Ohio’s Oil Country Tubular Goods and Steel Industry: In December 2009 and September 2010, Brown testified before the on behalf of Ohio steel workers including those at U.S. Steel in Lorain, V&M STAR in Youngstown, and Wheatland Tube Co. in Warren. The ITC's ruling in the December 2009 case led to a border measure on imports to support domestic producers of steel pipe like V&M Star and Wheatland Tube in Warren. By addressing illegal Chinese trade practices, this decision helped increase demand for domestic production. It also played a critical role in V&M Star's decision to build a new, $650 million seamless pipe mill in Youngstown, bringing an estimated 350 regional jobs along with it.

Ohio’s Coated Paper Industry: In September 2010, Brown submitted testimony to the ITC on behalf of coated paper manufacturers in Ohio—including NewPage Corporation in Miamisburg and SMART Papers in Hamilton—that have been hit hard by these illegally subsidized imports. The ITC’s unanimous vote applied duties on Chinese coated paper imports.

Ohio’s Aluminum Industry: In March 2011, Brown testified before the ITC on behalf of Ohio aluminum extruders. Since 2007, Chinese aluminum imports have risen, with the Chinese gaining a 25 percent market share during a time of decreased demand.  China's underselling in the U.S. has lead to lost revenue and business.  U.S. aluminum extrusion companies have been forced to lay off workers, shut plants, reduce production, and reduce the number of shifts for workers. On May 3, 2011, the ITC voted to impose duties on certain aluminum extruders for five years.

Ohio’s Wind Turbine Industry: Ohio has a burgeoning clean energy industry—and auto parts supply chain eager to retool—that is being undermined by foreign competition.

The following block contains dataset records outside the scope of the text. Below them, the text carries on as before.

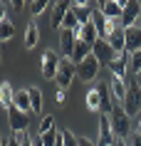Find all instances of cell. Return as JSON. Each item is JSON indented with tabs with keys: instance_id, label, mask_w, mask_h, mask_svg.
<instances>
[{
	"instance_id": "31",
	"label": "cell",
	"mask_w": 141,
	"mask_h": 146,
	"mask_svg": "<svg viewBox=\"0 0 141 146\" xmlns=\"http://www.w3.org/2000/svg\"><path fill=\"white\" fill-rule=\"evenodd\" d=\"M79 146H97V141H92L87 136H79Z\"/></svg>"
},
{
	"instance_id": "36",
	"label": "cell",
	"mask_w": 141,
	"mask_h": 146,
	"mask_svg": "<svg viewBox=\"0 0 141 146\" xmlns=\"http://www.w3.org/2000/svg\"><path fill=\"white\" fill-rule=\"evenodd\" d=\"M136 25H139V27H141V20H139V23H136Z\"/></svg>"
},
{
	"instance_id": "20",
	"label": "cell",
	"mask_w": 141,
	"mask_h": 146,
	"mask_svg": "<svg viewBox=\"0 0 141 146\" xmlns=\"http://www.w3.org/2000/svg\"><path fill=\"white\" fill-rule=\"evenodd\" d=\"M37 42H40V27H37V23H27V27H25V50L37 47Z\"/></svg>"
},
{
	"instance_id": "15",
	"label": "cell",
	"mask_w": 141,
	"mask_h": 146,
	"mask_svg": "<svg viewBox=\"0 0 141 146\" xmlns=\"http://www.w3.org/2000/svg\"><path fill=\"white\" fill-rule=\"evenodd\" d=\"M126 62H131V54H129V52H124V54H119V57H114V60L109 62V72L114 74V77L126 79Z\"/></svg>"
},
{
	"instance_id": "8",
	"label": "cell",
	"mask_w": 141,
	"mask_h": 146,
	"mask_svg": "<svg viewBox=\"0 0 141 146\" xmlns=\"http://www.w3.org/2000/svg\"><path fill=\"white\" fill-rule=\"evenodd\" d=\"M141 17V0H126L124 15H121V27H134Z\"/></svg>"
},
{
	"instance_id": "16",
	"label": "cell",
	"mask_w": 141,
	"mask_h": 146,
	"mask_svg": "<svg viewBox=\"0 0 141 146\" xmlns=\"http://www.w3.org/2000/svg\"><path fill=\"white\" fill-rule=\"evenodd\" d=\"M107 42L111 45V50L117 54H124L126 52V32H124V27H117V30L107 37Z\"/></svg>"
},
{
	"instance_id": "14",
	"label": "cell",
	"mask_w": 141,
	"mask_h": 146,
	"mask_svg": "<svg viewBox=\"0 0 141 146\" xmlns=\"http://www.w3.org/2000/svg\"><path fill=\"white\" fill-rule=\"evenodd\" d=\"M74 45H77V37H74V32L72 30H60V50L67 60H72V54H74Z\"/></svg>"
},
{
	"instance_id": "37",
	"label": "cell",
	"mask_w": 141,
	"mask_h": 146,
	"mask_svg": "<svg viewBox=\"0 0 141 146\" xmlns=\"http://www.w3.org/2000/svg\"><path fill=\"white\" fill-rule=\"evenodd\" d=\"M139 82H141V74H139ZM139 87H141V84H139Z\"/></svg>"
},
{
	"instance_id": "6",
	"label": "cell",
	"mask_w": 141,
	"mask_h": 146,
	"mask_svg": "<svg viewBox=\"0 0 141 146\" xmlns=\"http://www.w3.org/2000/svg\"><path fill=\"white\" fill-rule=\"evenodd\" d=\"M70 8H72V3H67V0H57V3H52V8H50V25H52L55 30H62L64 17H67Z\"/></svg>"
},
{
	"instance_id": "30",
	"label": "cell",
	"mask_w": 141,
	"mask_h": 146,
	"mask_svg": "<svg viewBox=\"0 0 141 146\" xmlns=\"http://www.w3.org/2000/svg\"><path fill=\"white\" fill-rule=\"evenodd\" d=\"M129 146H141V134H139V131L129 136Z\"/></svg>"
},
{
	"instance_id": "38",
	"label": "cell",
	"mask_w": 141,
	"mask_h": 146,
	"mask_svg": "<svg viewBox=\"0 0 141 146\" xmlns=\"http://www.w3.org/2000/svg\"><path fill=\"white\" fill-rule=\"evenodd\" d=\"M139 20H141V17H139Z\"/></svg>"
},
{
	"instance_id": "19",
	"label": "cell",
	"mask_w": 141,
	"mask_h": 146,
	"mask_svg": "<svg viewBox=\"0 0 141 146\" xmlns=\"http://www.w3.org/2000/svg\"><path fill=\"white\" fill-rule=\"evenodd\" d=\"M0 104H3V109H5V111L15 104V89H13V84H10L8 79L0 84Z\"/></svg>"
},
{
	"instance_id": "1",
	"label": "cell",
	"mask_w": 141,
	"mask_h": 146,
	"mask_svg": "<svg viewBox=\"0 0 141 146\" xmlns=\"http://www.w3.org/2000/svg\"><path fill=\"white\" fill-rule=\"evenodd\" d=\"M109 119H111V129H114L117 139H126L131 134V116L126 114V109L121 107V104L114 107V111L109 114Z\"/></svg>"
},
{
	"instance_id": "29",
	"label": "cell",
	"mask_w": 141,
	"mask_h": 146,
	"mask_svg": "<svg viewBox=\"0 0 141 146\" xmlns=\"http://www.w3.org/2000/svg\"><path fill=\"white\" fill-rule=\"evenodd\" d=\"M67 104V89H57V107Z\"/></svg>"
},
{
	"instance_id": "7",
	"label": "cell",
	"mask_w": 141,
	"mask_h": 146,
	"mask_svg": "<svg viewBox=\"0 0 141 146\" xmlns=\"http://www.w3.org/2000/svg\"><path fill=\"white\" fill-rule=\"evenodd\" d=\"M121 107L126 109L129 116H136L141 111V87L139 84H129V92H126V99Z\"/></svg>"
},
{
	"instance_id": "3",
	"label": "cell",
	"mask_w": 141,
	"mask_h": 146,
	"mask_svg": "<svg viewBox=\"0 0 141 146\" xmlns=\"http://www.w3.org/2000/svg\"><path fill=\"white\" fill-rule=\"evenodd\" d=\"M77 77V64L72 60H67V57H62V62H60V72H57V89H67V87L72 84V79Z\"/></svg>"
},
{
	"instance_id": "23",
	"label": "cell",
	"mask_w": 141,
	"mask_h": 146,
	"mask_svg": "<svg viewBox=\"0 0 141 146\" xmlns=\"http://www.w3.org/2000/svg\"><path fill=\"white\" fill-rule=\"evenodd\" d=\"M0 37H3V42H8V40L15 37V25L10 23V20H3L0 23Z\"/></svg>"
},
{
	"instance_id": "25",
	"label": "cell",
	"mask_w": 141,
	"mask_h": 146,
	"mask_svg": "<svg viewBox=\"0 0 141 146\" xmlns=\"http://www.w3.org/2000/svg\"><path fill=\"white\" fill-rule=\"evenodd\" d=\"M79 25H82V23H79V17L74 15V10L70 8V13H67V17H64V25H62V30H72V32H74V30L79 27Z\"/></svg>"
},
{
	"instance_id": "32",
	"label": "cell",
	"mask_w": 141,
	"mask_h": 146,
	"mask_svg": "<svg viewBox=\"0 0 141 146\" xmlns=\"http://www.w3.org/2000/svg\"><path fill=\"white\" fill-rule=\"evenodd\" d=\"M23 146H35V144H32V139H30V131L23 136Z\"/></svg>"
},
{
	"instance_id": "12",
	"label": "cell",
	"mask_w": 141,
	"mask_h": 146,
	"mask_svg": "<svg viewBox=\"0 0 141 146\" xmlns=\"http://www.w3.org/2000/svg\"><path fill=\"white\" fill-rule=\"evenodd\" d=\"M126 32V52L134 54V52H141V27L134 25V27H124Z\"/></svg>"
},
{
	"instance_id": "10",
	"label": "cell",
	"mask_w": 141,
	"mask_h": 146,
	"mask_svg": "<svg viewBox=\"0 0 141 146\" xmlns=\"http://www.w3.org/2000/svg\"><path fill=\"white\" fill-rule=\"evenodd\" d=\"M74 37L82 40V42H87L89 47L97 45V40H102L99 37V32H97V27H94L92 23H84V25H79L77 30H74Z\"/></svg>"
},
{
	"instance_id": "17",
	"label": "cell",
	"mask_w": 141,
	"mask_h": 146,
	"mask_svg": "<svg viewBox=\"0 0 141 146\" xmlns=\"http://www.w3.org/2000/svg\"><path fill=\"white\" fill-rule=\"evenodd\" d=\"M72 10H74V15L79 17L82 25L89 23V20H92V13H94L92 3H87V0H74V3H72Z\"/></svg>"
},
{
	"instance_id": "24",
	"label": "cell",
	"mask_w": 141,
	"mask_h": 146,
	"mask_svg": "<svg viewBox=\"0 0 141 146\" xmlns=\"http://www.w3.org/2000/svg\"><path fill=\"white\" fill-rule=\"evenodd\" d=\"M50 131H55V116H52V114H47V116H42V119H40L37 134L42 136V134H50Z\"/></svg>"
},
{
	"instance_id": "13",
	"label": "cell",
	"mask_w": 141,
	"mask_h": 146,
	"mask_svg": "<svg viewBox=\"0 0 141 146\" xmlns=\"http://www.w3.org/2000/svg\"><path fill=\"white\" fill-rule=\"evenodd\" d=\"M109 89H111V97H114V102H117V104H124L126 92H129V87H126V79L114 77V74H111V79H109Z\"/></svg>"
},
{
	"instance_id": "28",
	"label": "cell",
	"mask_w": 141,
	"mask_h": 146,
	"mask_svg": "<svg viewBox=\"0 0 141 146\" xmlns=\"http://www.w3.org/2000/svg\"><path fill=\"white\" fill-rule=\"evenodd\" d=\"M129 69H131V72H136V74H141V52H134V54H131Z\"/></svg>"
},
{
	"instance_id": "26",
	"label": "cell",
	"mask_w": 141,
	"mask_h": 146,
	"mask_svg": "<svg viewBox=\"0 0 141 146\" xmlns=\"http://www.w3.org/2000/svg\"><path fill=\"white\" fill-rule=\"evenodd\" d=\"M45 10H47V3H45V0H32V3H30V13H32L35 17L42 15Z\"/></svg>"
},
{
	"instance_id": "18",
	"label": "cell",
	"mask_w": 141,
	"mask_h": 146,
	"mask_svg": "<svg viewBox=\"0 0 141 146\" xmlns=\"http://www.w3.org/2000/svg\"><path fill=\"white\" fill-rule=\"evenodd\" d=\"M13 107H17L20 111H25V114H32L30 89H17V92H15V104H13Z\"/></svg>"
},
{
	"instance_id": "27",
	"label": "cell",
	"mask_w": 141,
	"mask_h": 146,
	"mask_svg": "<svg viewBox=\"0 0 141 146\" xmlns=\"http://www.w3.org/2000/svg\"><path fill=\"white\" fill-rule=\"evenodd\" d=\"M62 136H64V146H79V136H74V131L64 129Z\"/></svg>"
},
{
	"instance_id": "35",
	"label": "cell",
	"mask_w": 141,
	"mask_h": 146,
	"mask_svg": "<svg viewBox=\"0 0 141 146\" xmlns=\"http://www.w3.org/2000/svg\"><path fill=\"white\" fill-rule=\"evenodd\" d=\"M117 146H126V144H121V141H119V144H117Z\"/></svg>"
},
{
	"instance_id": "5",
	"label": "cell",
	"mask_w": 141,
	"mask_h": 146,
	"mask_svg": "<svg viewBox=\"0 0 141 146\" xmlns=\"http://www.w3.org/2000/svg\"><path fill=\"white\" fill-rule=\"evenodd\" d=\"M30 114H25V111H20L17 107H10L8 109V121H10V129H13V134H25V131H30Z\"/></svg>"
},
{
	"instance_id": "2",
	"label": "cell",
	"mask_w": 141,
	"mask_h": 146,
	"mask_svg": "<svg viewBox=\"0 0 141 146\" xmlns=\"http://www.w3.org/2000/svg\"><path fill=\"white\" fill-rule=\"evenodd\" d=\"M99 67H102V62L97 60L94 54H89L84 62H79V64H77V77L82 79V82H94L97 74H99Z\"/></svg>"
},
{
	"instance_id": "21",
	"label": "cell",
	"mask_w": 141,
	"mask_h": 146,
	"mask_svg": "<svg viewBox=\"0 0 141 146\" xmlns=\"http://www.w3.org/2000/svg\"><path fill=\"white\" fill-rule=\"evenodd\" d=\"M87 109H89V111H99V109H102V94H99L97 87L87 92Z\"/></svg>"
},
{
	"instance_id": "22",
	"label": "cell",
	"mask_w": 141,
	"mask_h": 146,
	"mask_svg": "<svg viewBox=\"0 0 141 146\" xmlns=\"http://www.w3.org/2000/svg\"><path fill=\"white\" fill-rule=\"evenodd\" d=\"M30 99H32V114H42V92L37 87H30Z\"/></svg>"
},
{
	"instance_id": "11",
	"label": "cell",
	"mask_w": 141,
	"mask_h": 146,
	"mask_svg": "<svg viewBox=\"0 0 141 146\" xmlns=\"http://www.w3.org/2000/svg\"><path fill=\"white\" fill-rule=\"evenodd\" d=\"M124 5H126V0H107V3L99 5V10L107 15V20H121V15H124Z\"/></svg>"
},
{
	"instance_id": "34",
	"label": "cell",
	"mask_w": 141,
	"mask_h": 146,
	"mask_svg": "<svg viewBox=\"0 0 141 146\" xmlns=\"http://www.w3.org/2000/svg\"><path fill=\"white\" fill-rule=\"evenodd\" d=\"M136 131L141 134V116H139V124H136Z\"/></svg>"
},
{
	"instance_id": "4",
	"label": "cell",
	"mask_w": 141,
	"mask_h": 146,
	"mask_svg": "<svg viewBox=\"0 0 141 146\" xmlns=\"http://www.w3.org/2000/svg\"><path fill=\"white\" fill-rule=\"evenodd\" d=\"M42 77L45 79H57V72H60V62H62V57L57 52H52V50H45L42 52Z\"/></svg>"
},
{
	"instance_id": "33",
	"label": "cell",
	"mask_w": 141,
	"mask_h": 146,
	"mask_svg": "<svg viewBox=\"0 0 141 146\" xmlns=\"http://www.w3.org/2000/svg\"><path fill=\"white\" fill-rule=\"evenodd\" d=\"M13 8H15V10H23V0H13Z\"/></svg>"
},
{
	"instance_id": "9",
	"label": "cell",
	"mask_w": 141,
	"mask_h": 146,
	"mask_svg": "<svg viewBox=\"0 0 141 146\" xmlns=\"http://www.w3.org/2000/svg\"><path fill=\"white\" fill-rule=\"evenodd\" d=\"M92 54H94V57H97L99 62H102V64H107V67H109V62L114 60V57H119V54L114 52V50H111V45L107 42V37L97 40V45L92 47Z\"/></svg>"
}]
</instances>
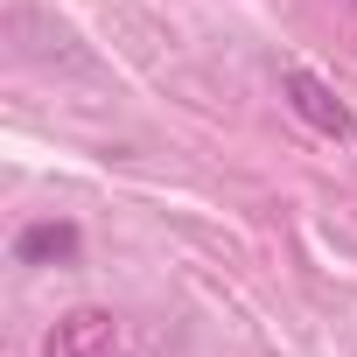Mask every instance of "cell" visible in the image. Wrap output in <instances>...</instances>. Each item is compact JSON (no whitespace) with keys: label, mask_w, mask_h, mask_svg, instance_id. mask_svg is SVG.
Returning a JSON list of instances; mask_svg holds the SVG:
<instances>
[{"label":"cell","mask_w":357,"mask_h":357,"mask_svg":"<svg viewBox=\"0 0 357 357\" xmlns=\"http://www.w3.org/2000/svg\"><path fill=\"white\" fill-rule=\"evenodd\" d=\"M15 259L22 266H56V259H77V225H29L15 238Z\"/></svg>","instance_id":"obj_3"},{"label":"cell","mask_w":357,"mask_h":357,"mask_svg":"<svg viewBox=\"0 0 357 357\" xmlns=\"http://www.w3.org/2000/svg\"><path fill=\"white\" fill-rule=\"evenodd\" d=\"M280 98H287V112H294L301 126H315L322 140H350V133H357V112H350L315 70H301V63L280 70Z\"/></svg>","instance_id":"obj_1"},{"label":"cell","mask_w":357,"mask_h":357,"mask_svg":"<svg viewBox=\"0 0 357 357\" xmlns=\"http://www.w3.org/2000/svg\"><path fill=\"white\" fill-rule=\"evenodd\" d=\"M112 350H119V322L105 308H70L43 336V357H112Z\"/></svg>","instance_id":"obj_2"}]
</instances>
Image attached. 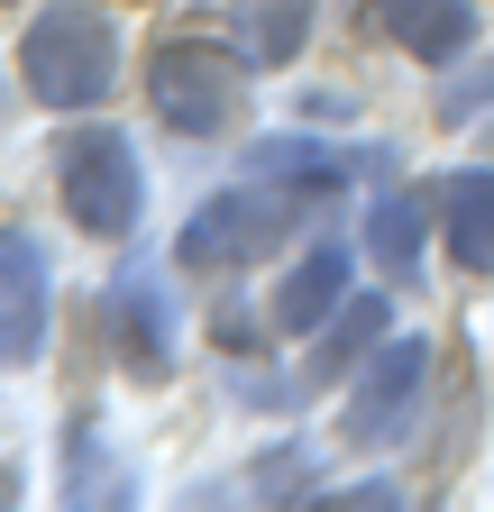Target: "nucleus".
Wrapping results in <instances>:
<instances>
[{"mask_svg": "<svg viewBox=\"0 0 494 512\" xmlns=\"http://www.w3.org/2000/svg\"><path fill=\"white\" fill-rule=\"evenodd\" d=\"M366 10L412 64H458L476 46V0H366Z\"/></svg>", "mask_w": 494, "mask_h": 512, "instance_id": "6e6552de", "label": "nucleus"}, {"mask_svg": "<svg viewBox=\"0 0 494 512\" xmlns=\"http://www.w3.org/2000/svg\"><path fill=\"white\" fill-rule=\"evenodd\" d=\"M193 512H238V503H229L220 485H202V494H193Z\"/></svg>", "mask_w": 494, "mask_h": 512, "instance_id": "a211bd4d", "label": "nucleus"}, {"mask_svg": "<svg viewBox=\"0 0 494 512\" xmlns=\"http://www.w3.org/2000/svg\"><path fill=\"white\" fill-rule=\"evenodd\" d=\"M247 174H266L284 192H339L357 165L339 147H321V138H257V147H247Z\"/></svg>", "mask_w": 494, "mask_h": 512, "instance_id": "ddd939ff", "label": "nucleus"}, {"mask_svg": "<svg viewBox=\"0 0 494 512\" xmlns=\"http://www.w3.org/2000/svg\"><path fill=\"white\" fill-rule=\"evenodd\" d=\"M302 467H312L302 448H275V458L257 467V494H284V485H302Z\"/></svg>", "mask_w": 494, "mask_h": 512, "instance_id": "f3484780", "label": "nucleus"}, {"mask_svg": "<svg viewBox=\"0 0 494 512\" xmlns=\"http://www.w3.org/2000/svg\"><path fill=\"white\" fill-rule=\"evenodd\" d=\"M430 202H440V238L467 275H494V165H458L430 183Z\"/></svg>", "mask_w": 494, "mask_h": 512, "instance_id": "1a4fd4ad", "label": "nucleus"}, {"mask_svg": "<svg viewBox=\"0 0 494 512\" xmlns=\"http://www.w3.org/2000/svg\"><path fill=\"white\" fill-rule=\"evenodd\" d=\"M293 211H302V192H284V183H229V192H211V202L183 220V238H174V266L183 275H229V266H257V256L293 229Z\"/></svg>", "mask_w": 494, "mask_h": 512, "instance_id": "7ed1b4c3", "label": "nucleus"}, {"mask_svg": "<svg viewBox=\"0 0 494 512\" xmlns=\"http://www.w3.org/2000/svg\"><path fill=\"white\" fill-rule=\"evenodd\" d=\"M293 512H403V485L366 476V485H339V494H302Z\"/></svg>", "mask_w": 494, "mask_h": 512, "instance_id": "dca6fc26", "label": "nucleus"}, {"mask_svg": "<svg viewBox=\"0 0 494 512\" xmlns=\"http://www.w3.org/2000/svg\"><path fill=\"white\" fill-rule=\"evenodd\" d=\"M55 192H65L74 229L129 238L138 211H147V165L119 128H74V138H55Z\"/></svg>", "mask_w": 494, "mask_h": 512, "instance_id": "20e7f679", "label": "nucleus"}, {"mask_svg": "<svg viewBox=\"0 0 494 512\" xmlns=\"http://www.w3.org/2000/svg\"><path fill=\"white\" fill-rule=\"evenodd\" d=\"M348 275H357V256L339 247V238H321V247H302V266L284 275V293H275V330H293V339H312L321 320L348 302Z\"/></svg>", "mask_w": 494, "mask_h": 512, "instance_id": "9b49d317", "label": "nucleus"}, {"mask_svg": "<svg viewBox=\"0 0 494 512\" xmlns=\"http://www.w3.org/2000/svg\"><path fill=\"white\" fill-rule=\"evenodd\" d=\"M19 83L46 110H92L119 83V28L101 0H46L19 37Z\"/></svg>", "mask_w": 494, "mask_h": 512, "instance_id": "f257e3e1", "label": "nucleus"}, {"mask_svg": "<svg viewBox=\"0 0 494 512\" xmlns=\"http://www.w3.org/2000/svg\"><path fill=\"white\" fill-rule=\"evenodd\" d=\"M147 101L183 147H220L247 119V64L229 46H202V37H165L147 55Z\"/></svg>", "mask_w": 494, "mask_h": 512, "instance_id": "f03ea898", "label": "nucleus"}, {"mask_svg": "<svg viewBox=\"0 0 494 512\" xmlns=\"http://www.w3.org/2000/svg\"><path fill=\"white\" fill-rule=\"evenodd\" d=\"M110 330L129 339V366H138L147 384L174 375V302H165L156 275H119V284H110Z\"/></svg>", "mask_w": 494, "mask_h": 512, "instance_id": "9d476101", "label": "nucleus"}, {"mask_svg": "<svg viewBox=\"0 0 494 512\" xmlns=\"http://www.w3.org/2000/svg\"><path fill=\"white\" fill-rule=\"evenodd\" d=\"M55 320V275L37 229H0V366H37Z\"/></svg>", "mask_w": 494, "mask_h": 512, "instance_id": "423d86ee", "label": "nucleus"}, {"mask_svg": "<svg viewBox=\"0 0 494 512\" xmlns=\"http://www.w3.org/2000/svg\"><path fill=\"white\" fill-rule=\"evenodd\" d=\"M421 394H430V339H385V348H366L348 403H339V439H348V448H394V439H412Z\"/></svg>", "mask_w": 494, "mask_h": 512, "instance_id": "39448f33", "label": "nucleus"}, {"mask_svg": "<svg viewBox=\"0 0 494 512\" xmlns=\"http://www.w3.org/2000/svg\"><path fill=\"white\" fill-rule=\"evenodd\" d=\"M394 339V311H385V293H348L330 320H321V366L312 375H339V366H366L357 348H385Z\"/></svg>", "mask_w": 494, "mask_h": 512, "instance_id": "4468645a", "label": "nucleus"}, {"mask_svg": "<svg viewBox=\"0 0 494 512\" xmlns=\"http://www.w3.org/2000/svg\"><path fill=\"white\" fill-rule=\"evenodd\" d=\"M312 10L321 0H238V28H247V64H293L302 37H312Z\"/></svg>", "mask_w": 494, "mask_h": 512, "instance_id": "2eb2a0df", "label": "nucleus"}, {"mask_svg": "<svg viewBox=\"0 0 494 512\" xmlns=\"http://www.w3.org/2000/svg\"><path fill=\"white\" fill-rule=\"evenodd\" d=\"M430 229H440L430 183H421V192H385L376 220H366V247H376V266H385L394 284H421V247H430Z\"/></svg>", "mask_w": 494, "mask_h": 512, "instance_id": "f8f14e48", "label": "nucleus"}, {"mask_svg": "<svg viewBox=\"0 0 494 512\" xmlns=\"http://www.w3.org/2000/svg\"><path fill=\"white\" fill-rule=\"evenodd\" d=\"M467 101H494V74H485V83H476V92H458V110H467Z\"/></svg>", "mask_w": 494, "mask_h": 512, "instance_id": "6ab92c4d", "label": "nucleus"}, {"mask_svg": "<svg viewBox=\"0 0 494 512\" xmlns=\"http://www.w3.org/2000/svg\"><path fill=\"white\" fill-rule=\"evenodd\" d=\"M55 503H65V512H138V476L119 467V448L101 439L92 412L65 421V476H55Z\"/></svg>", "mask_w": 494, "mask_h": 512, "instance_id": "0eeeda50", "label": "nucleus"}]
</instances>
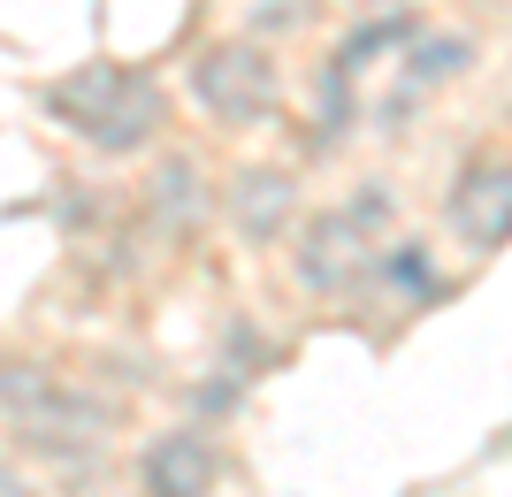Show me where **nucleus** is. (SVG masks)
<instances>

More than 70 percent of clean energy components are made outside of the U.S., with China on track to make half of world’s wind turbines and solar panels - and then sell them to countries like the U.S.   In September 2010, American steel workers filed a petition accusing China of violating WTO rules by restricting access to raw materials; requiring investors to share technology; discriminating against foreign firms; and providing subsidies contingent on exporting of clean tech goods. Brown led a group of 43 senators in sending a letter to President Obama urging the administration to act upon China’s unfair trade practices that were identified by the Steelworkers. In December, USTR Kirk announced next steps for addressing these illegal practices and this past June, China announced it would end its illegal subsidy program for wind turbine manufacturers.  

Following reports in 2009 that a West Texas wind farm received $450 million in Recovery Act funding would purchase wind turbine components made in China, Brown called for strong domestic sourcing requirements and introduced the American Renewable Energy Jobs Act. This legislation which would ensure that grant money distributed through the "1603" wind energy program is given only to clean energy projects that preserve and create jobs in the United States. In June 2010, The United Steelworkers (USW) and the American Wind Energy Association (AWEA) announced a new partnership to make the U.S. a leader in wind energy. The two groups released a framework agreement creating a "Partnership for Progress" to accelerate the development and deployment of wind energy manufacturing in the U.S. In August 2010, an agreement between the USW and two of China's leading power generation companies that will enable production of clean energy components in the United States.